Segment Open

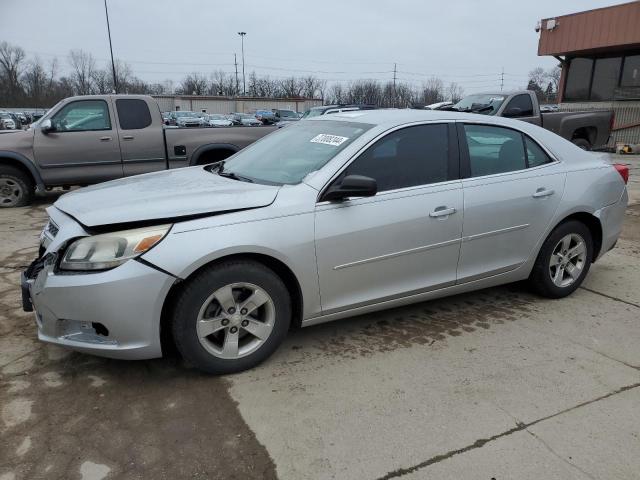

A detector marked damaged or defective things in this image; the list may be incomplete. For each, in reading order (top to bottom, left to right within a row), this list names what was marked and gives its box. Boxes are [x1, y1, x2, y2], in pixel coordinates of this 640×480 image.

cracked headlight [59, 225, 170, 270]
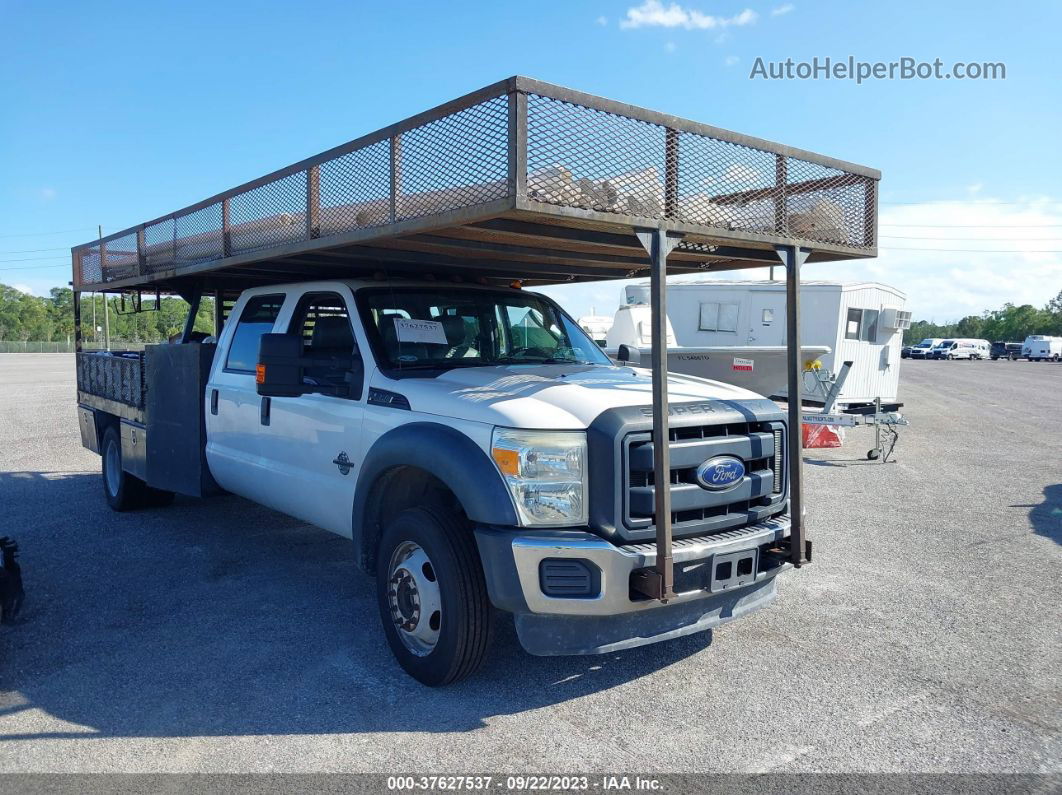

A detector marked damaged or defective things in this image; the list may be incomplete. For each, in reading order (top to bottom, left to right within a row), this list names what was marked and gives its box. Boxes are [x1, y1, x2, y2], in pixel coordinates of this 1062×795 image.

rusty metal mesh [397, 95, 507, 219]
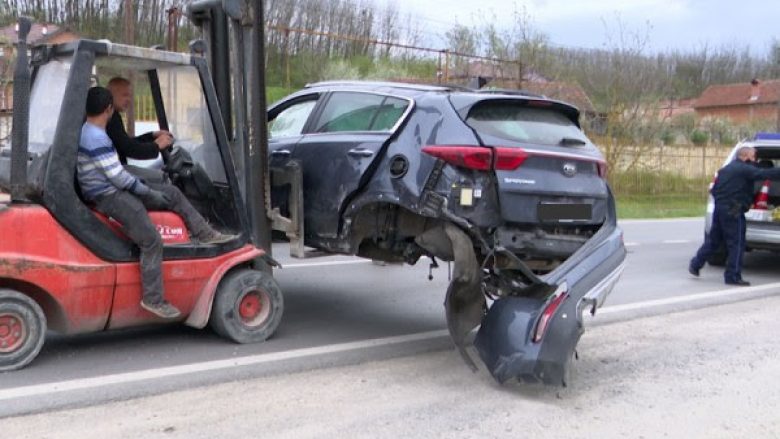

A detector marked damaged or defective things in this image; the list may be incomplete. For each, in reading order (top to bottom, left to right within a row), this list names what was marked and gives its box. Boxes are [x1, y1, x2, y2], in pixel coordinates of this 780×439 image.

detached car door [292, 92, 412, 242]
damaged kia sportage [268, 81, 628, 384]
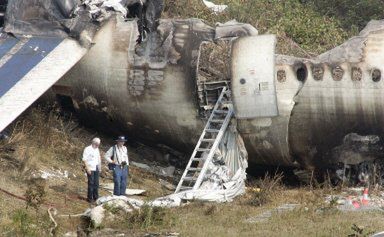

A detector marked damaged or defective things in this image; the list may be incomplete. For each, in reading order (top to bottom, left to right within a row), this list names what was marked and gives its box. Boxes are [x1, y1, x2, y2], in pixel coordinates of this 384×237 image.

crashed airplane fuselage [0, 0, 384, 176]
crumpled metal sheet [148, 125, 248, 206]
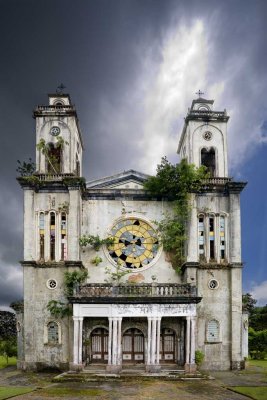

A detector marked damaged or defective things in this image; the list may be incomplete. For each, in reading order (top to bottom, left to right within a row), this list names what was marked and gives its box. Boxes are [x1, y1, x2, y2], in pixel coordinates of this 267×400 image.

broken clock face [108, 217, 159, 270]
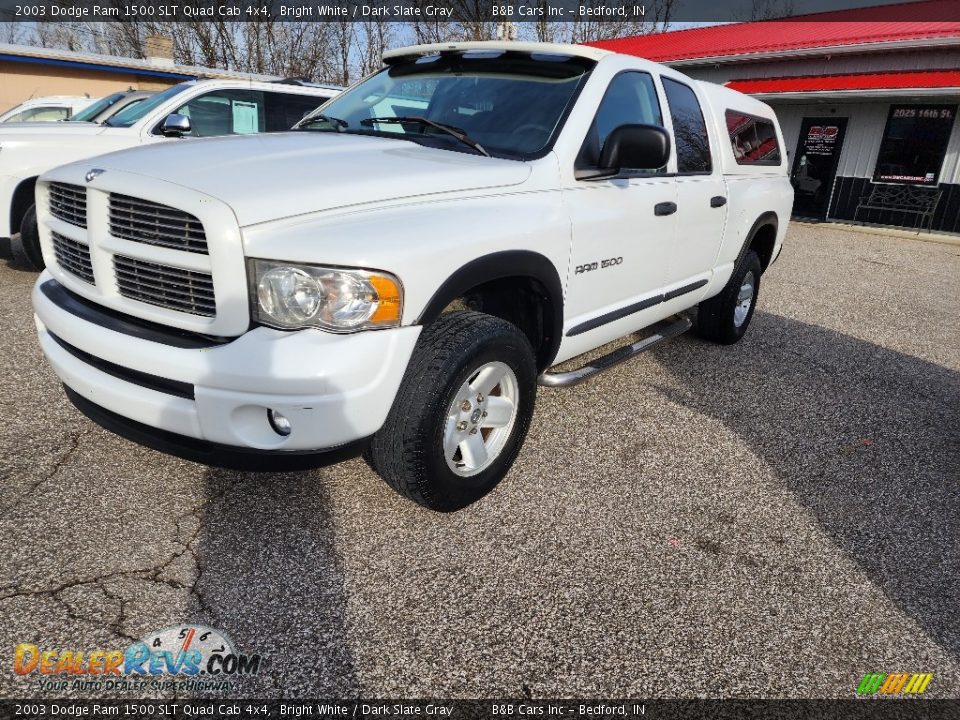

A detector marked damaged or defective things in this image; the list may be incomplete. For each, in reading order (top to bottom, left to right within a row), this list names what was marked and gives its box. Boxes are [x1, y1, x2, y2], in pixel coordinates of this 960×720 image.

cracked pavement [0, 225, 956, 696]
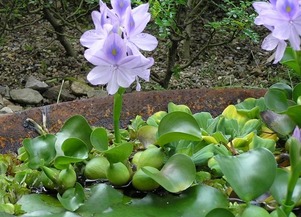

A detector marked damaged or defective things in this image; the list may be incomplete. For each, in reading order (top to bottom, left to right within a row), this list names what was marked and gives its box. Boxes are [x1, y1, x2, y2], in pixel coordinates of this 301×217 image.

rusty metal edge [0, 87, 264, 153]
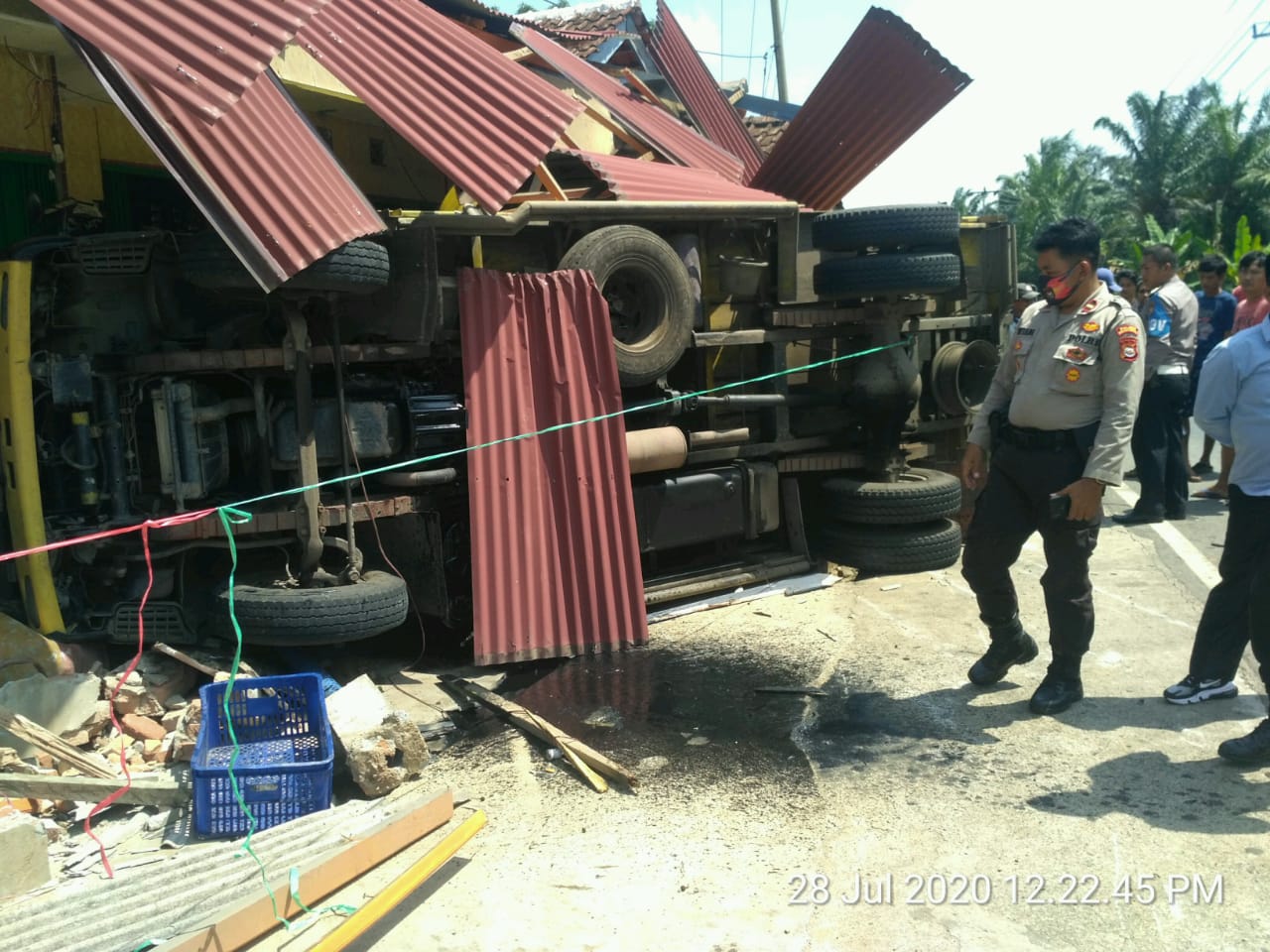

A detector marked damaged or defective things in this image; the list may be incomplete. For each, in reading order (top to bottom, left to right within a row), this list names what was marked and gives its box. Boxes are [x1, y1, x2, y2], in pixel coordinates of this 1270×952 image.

Segment Closed

The output should be the material above, copied exactly, without its pictures.

A detector marked damaged or defective things in this image; the list may be incomplete. For each, in reading order (top to bottom, left to right within a row), this list names what was marked and gives its box. Boxes are [x1, y1, x2, y2], in pixel coordinates of this 640×480 image.

cracked headlight [59, 225, 170, 270]

A detector marked damaged or defective things in this image; the list may be incomplete. For each, in reading order (top to bottom, left to right within a row), this list names what was marked and gives its box. Boxes are [x1, y1, x2, y2], in pixel coordinates of this 1062×795 image.

rusty metal mesh [397, 95, 507, 219]

A detector marked damaged or defective things in this image; the list may be incomplete. For each, in reading order (top to bottom, left to right within a row), this list names what was marked and gives its box. Boxes are [x1, y1, x2, y2], in pixel coordinates of this 780×439 image.

detached car door [292, 92, 412, 242]
damaged kia sportage [268, 81, 628, 384]

A detector marked damaged or defective things in this image; the list may be incomplete. For each, in reading order (top to bottom, left to right within a row), this list names what was marked and gives its box. Boxes are [x1, y1, x2, y2], in pixel coordinates of this 384×237 image.

crashed airplane fuselage [0, 0, 384, 176]
crumpled metal sheet [148, 125, 248, 206]

A detector marked damaged or defective things in this image; the list may be incomplete. For each, in reading order (top to bottom, left to right within a row), this list names what was marked and gives its box. Boxes are [x1, y1, x2, y2], in pixel coordinates of this 267×400 image.

broken clock face [108, 217, 159, 270]

A detector marked damaged or defective things in this image; the list may be incomplete. For each, in reading order (top to bottom, left to right within a row), this list names what was marked and gives its box. Boxes are [x1, y1, x2, y2], in pixel coordinates of this 960×720 image.

cracked pavement [0, 225, 956, 696]

A detector marked damaged or defective things in this image; the list may be incomplete. For each, in reading order (top to bottom, left to right within a row), this list names what was marked and gives its box. Boxes are [x1, y1, x2, y2], in pixel coordinates of this 301×217 image.

rusty metal edge [0, 87, 264, 153]

A detector marked damaged or defective things in this image; the list may be incomplete. For each, in reading order (top to bottom, left to right within a row), this list names what was marked and gives its box. Boxes are [x1, y1, x2, y2], in pixel coordinates of this 1270×952 image.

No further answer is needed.